* STATED TASK *
Reproduce the line that holds "In this picture shown, among" together with all the lines after it up to the end of the entries.

.....

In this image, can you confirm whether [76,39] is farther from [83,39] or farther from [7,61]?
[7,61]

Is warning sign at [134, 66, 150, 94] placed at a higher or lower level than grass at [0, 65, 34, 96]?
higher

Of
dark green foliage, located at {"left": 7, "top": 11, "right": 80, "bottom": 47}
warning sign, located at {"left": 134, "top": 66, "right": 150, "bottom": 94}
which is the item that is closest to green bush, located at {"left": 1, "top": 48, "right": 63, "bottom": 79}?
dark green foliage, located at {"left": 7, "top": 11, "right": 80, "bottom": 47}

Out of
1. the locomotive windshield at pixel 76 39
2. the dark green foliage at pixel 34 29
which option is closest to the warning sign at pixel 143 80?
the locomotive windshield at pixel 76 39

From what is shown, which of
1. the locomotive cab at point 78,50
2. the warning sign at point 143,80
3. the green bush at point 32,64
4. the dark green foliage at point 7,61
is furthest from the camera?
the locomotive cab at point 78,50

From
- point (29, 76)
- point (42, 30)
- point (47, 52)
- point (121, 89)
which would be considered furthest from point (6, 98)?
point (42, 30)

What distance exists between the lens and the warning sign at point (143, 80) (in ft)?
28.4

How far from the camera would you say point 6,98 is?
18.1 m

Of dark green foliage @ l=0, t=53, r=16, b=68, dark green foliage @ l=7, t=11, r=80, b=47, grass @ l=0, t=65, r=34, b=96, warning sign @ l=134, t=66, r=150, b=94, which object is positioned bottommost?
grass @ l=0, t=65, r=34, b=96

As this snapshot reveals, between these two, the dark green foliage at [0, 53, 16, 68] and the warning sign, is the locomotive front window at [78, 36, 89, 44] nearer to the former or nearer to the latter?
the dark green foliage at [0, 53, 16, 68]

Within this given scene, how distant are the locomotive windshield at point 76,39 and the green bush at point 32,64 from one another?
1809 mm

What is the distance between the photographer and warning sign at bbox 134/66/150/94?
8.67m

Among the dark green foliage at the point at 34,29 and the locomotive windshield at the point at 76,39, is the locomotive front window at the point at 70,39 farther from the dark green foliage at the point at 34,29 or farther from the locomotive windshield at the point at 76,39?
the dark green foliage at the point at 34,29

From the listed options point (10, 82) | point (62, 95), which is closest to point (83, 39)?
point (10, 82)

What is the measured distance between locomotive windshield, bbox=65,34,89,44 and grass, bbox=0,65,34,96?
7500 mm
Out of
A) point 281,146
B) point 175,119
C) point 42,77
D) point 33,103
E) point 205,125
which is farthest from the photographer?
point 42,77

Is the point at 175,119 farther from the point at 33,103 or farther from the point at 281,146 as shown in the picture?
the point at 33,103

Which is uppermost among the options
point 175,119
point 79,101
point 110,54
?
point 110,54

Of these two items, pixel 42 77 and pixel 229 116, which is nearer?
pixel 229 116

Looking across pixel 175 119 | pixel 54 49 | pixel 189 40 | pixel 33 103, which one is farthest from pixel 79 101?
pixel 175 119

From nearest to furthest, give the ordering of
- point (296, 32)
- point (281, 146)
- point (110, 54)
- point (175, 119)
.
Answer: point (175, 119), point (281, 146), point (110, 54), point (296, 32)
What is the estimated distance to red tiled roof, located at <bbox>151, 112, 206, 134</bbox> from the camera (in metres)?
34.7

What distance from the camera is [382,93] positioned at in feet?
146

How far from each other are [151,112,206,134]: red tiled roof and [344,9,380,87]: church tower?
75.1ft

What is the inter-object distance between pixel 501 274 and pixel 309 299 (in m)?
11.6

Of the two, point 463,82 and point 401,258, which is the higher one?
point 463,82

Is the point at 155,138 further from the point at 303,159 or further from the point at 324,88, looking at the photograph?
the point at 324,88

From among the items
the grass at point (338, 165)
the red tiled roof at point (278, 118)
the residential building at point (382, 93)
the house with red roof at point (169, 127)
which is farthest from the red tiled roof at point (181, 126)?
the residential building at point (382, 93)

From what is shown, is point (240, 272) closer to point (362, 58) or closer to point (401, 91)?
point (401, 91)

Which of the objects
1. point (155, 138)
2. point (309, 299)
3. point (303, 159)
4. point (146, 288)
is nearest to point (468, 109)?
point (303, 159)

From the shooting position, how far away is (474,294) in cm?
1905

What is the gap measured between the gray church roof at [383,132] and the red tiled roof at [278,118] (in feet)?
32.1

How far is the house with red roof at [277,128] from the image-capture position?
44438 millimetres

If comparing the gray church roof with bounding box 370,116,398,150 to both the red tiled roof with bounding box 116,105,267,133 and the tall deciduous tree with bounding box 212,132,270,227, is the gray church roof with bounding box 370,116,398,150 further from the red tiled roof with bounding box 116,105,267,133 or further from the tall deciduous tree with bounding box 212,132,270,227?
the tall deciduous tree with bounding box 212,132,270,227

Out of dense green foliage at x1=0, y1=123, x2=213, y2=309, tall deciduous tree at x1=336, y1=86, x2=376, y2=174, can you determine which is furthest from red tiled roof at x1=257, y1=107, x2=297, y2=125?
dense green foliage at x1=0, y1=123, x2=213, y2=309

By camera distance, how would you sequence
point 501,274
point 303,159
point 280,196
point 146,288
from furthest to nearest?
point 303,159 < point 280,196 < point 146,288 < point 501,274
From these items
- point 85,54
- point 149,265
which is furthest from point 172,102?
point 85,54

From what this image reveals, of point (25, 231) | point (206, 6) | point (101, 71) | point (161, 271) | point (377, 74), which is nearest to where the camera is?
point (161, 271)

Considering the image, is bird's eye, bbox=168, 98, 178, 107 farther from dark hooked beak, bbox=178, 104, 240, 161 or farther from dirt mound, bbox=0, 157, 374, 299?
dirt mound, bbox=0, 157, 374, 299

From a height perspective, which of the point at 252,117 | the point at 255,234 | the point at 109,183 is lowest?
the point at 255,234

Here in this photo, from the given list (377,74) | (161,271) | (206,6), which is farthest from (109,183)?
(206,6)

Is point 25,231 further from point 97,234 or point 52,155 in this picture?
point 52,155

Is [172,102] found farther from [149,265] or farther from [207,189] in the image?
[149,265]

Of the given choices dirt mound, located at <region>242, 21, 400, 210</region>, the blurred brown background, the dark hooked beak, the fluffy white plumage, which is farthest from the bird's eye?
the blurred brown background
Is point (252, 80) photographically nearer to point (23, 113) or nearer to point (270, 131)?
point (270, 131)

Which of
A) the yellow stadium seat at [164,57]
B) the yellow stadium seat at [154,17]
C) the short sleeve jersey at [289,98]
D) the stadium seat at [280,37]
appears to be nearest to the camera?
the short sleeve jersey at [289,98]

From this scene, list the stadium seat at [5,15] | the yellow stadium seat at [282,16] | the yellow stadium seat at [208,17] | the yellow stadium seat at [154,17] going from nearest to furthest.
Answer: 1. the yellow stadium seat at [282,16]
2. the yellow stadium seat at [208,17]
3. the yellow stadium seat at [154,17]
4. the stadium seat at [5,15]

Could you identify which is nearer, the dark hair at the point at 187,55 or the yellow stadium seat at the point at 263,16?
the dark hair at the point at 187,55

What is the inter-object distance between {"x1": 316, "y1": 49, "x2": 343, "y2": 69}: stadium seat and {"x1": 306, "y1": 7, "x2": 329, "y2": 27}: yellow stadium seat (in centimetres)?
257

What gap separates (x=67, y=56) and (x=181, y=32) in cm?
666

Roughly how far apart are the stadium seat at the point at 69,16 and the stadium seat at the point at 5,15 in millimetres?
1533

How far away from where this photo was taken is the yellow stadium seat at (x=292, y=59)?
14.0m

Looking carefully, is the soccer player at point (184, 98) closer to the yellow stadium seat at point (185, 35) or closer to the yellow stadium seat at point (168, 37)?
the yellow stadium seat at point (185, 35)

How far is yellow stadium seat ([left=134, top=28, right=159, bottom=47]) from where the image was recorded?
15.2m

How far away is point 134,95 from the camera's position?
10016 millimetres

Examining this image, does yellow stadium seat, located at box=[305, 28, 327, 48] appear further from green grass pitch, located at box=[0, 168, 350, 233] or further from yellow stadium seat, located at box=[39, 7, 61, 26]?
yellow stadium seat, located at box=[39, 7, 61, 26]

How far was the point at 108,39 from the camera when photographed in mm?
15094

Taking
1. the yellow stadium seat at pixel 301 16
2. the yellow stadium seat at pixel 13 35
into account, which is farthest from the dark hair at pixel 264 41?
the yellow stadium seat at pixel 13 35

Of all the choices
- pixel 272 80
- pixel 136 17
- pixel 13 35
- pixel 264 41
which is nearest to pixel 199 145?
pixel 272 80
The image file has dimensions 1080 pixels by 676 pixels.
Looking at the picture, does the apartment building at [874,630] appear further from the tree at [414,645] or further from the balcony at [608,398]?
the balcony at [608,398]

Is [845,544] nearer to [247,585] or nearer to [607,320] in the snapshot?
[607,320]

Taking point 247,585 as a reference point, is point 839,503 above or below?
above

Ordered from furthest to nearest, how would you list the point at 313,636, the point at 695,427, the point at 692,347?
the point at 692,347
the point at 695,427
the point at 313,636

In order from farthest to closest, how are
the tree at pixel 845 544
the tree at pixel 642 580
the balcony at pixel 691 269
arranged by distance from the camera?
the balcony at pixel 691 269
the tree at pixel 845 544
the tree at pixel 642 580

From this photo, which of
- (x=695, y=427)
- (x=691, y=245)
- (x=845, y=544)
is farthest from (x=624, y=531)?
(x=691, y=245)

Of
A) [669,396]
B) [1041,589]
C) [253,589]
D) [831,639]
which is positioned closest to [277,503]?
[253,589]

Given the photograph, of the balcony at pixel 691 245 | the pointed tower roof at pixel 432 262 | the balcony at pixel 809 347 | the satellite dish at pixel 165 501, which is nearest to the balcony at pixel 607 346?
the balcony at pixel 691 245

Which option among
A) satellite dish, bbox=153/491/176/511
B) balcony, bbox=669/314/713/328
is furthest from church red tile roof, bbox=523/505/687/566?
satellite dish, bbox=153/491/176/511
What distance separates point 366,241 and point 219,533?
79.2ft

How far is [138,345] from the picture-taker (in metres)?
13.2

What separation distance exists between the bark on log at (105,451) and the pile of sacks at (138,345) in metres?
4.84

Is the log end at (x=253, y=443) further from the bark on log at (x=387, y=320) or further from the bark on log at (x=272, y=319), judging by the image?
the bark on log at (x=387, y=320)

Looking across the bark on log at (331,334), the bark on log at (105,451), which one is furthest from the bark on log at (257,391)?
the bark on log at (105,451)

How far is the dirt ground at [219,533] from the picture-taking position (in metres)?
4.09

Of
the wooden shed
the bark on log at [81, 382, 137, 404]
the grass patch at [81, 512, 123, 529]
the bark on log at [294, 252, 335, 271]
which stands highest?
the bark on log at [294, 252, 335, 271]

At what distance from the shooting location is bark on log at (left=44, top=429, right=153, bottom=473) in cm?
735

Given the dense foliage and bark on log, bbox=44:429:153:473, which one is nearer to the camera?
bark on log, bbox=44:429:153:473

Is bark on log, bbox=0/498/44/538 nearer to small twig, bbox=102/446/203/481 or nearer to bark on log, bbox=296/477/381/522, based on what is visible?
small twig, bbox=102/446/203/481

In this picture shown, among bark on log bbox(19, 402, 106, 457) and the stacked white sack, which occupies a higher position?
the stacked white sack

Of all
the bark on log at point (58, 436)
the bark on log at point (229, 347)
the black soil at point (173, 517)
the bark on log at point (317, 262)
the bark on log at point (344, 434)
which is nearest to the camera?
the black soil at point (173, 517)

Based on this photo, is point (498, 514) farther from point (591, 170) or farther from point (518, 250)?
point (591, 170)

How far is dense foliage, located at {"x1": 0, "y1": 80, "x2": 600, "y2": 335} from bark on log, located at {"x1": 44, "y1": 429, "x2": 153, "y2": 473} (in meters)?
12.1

.....

* RESPONSE TO THE EXERCISE *
In this picture shown, among bark on log bbox(19, 402, 106, 457) and the stacked white sack, which occupies a higher position?
the stacked white sack

Of all
the bark on log at point (58, 436)
the bark on log at point (229, 347)
the black soil at point (173, 517)
the bark on log at point (317, 262)
the bark on log at point (344, 434)
which is nearest to the camera?
the black soil at point (173, 517)

Based on this photo, is point (498, 514) farther from point (591, 170) or farther from point (518, 250)?
point (591, 170)

How far is dense foliage, located at {"x1": 0, "y1": 80, "x2": 600, "y2": 335} from bark on log, located at {"x1": 44, "y1": 429, "x2": 153, "y2": 473} (in meters)?
12.1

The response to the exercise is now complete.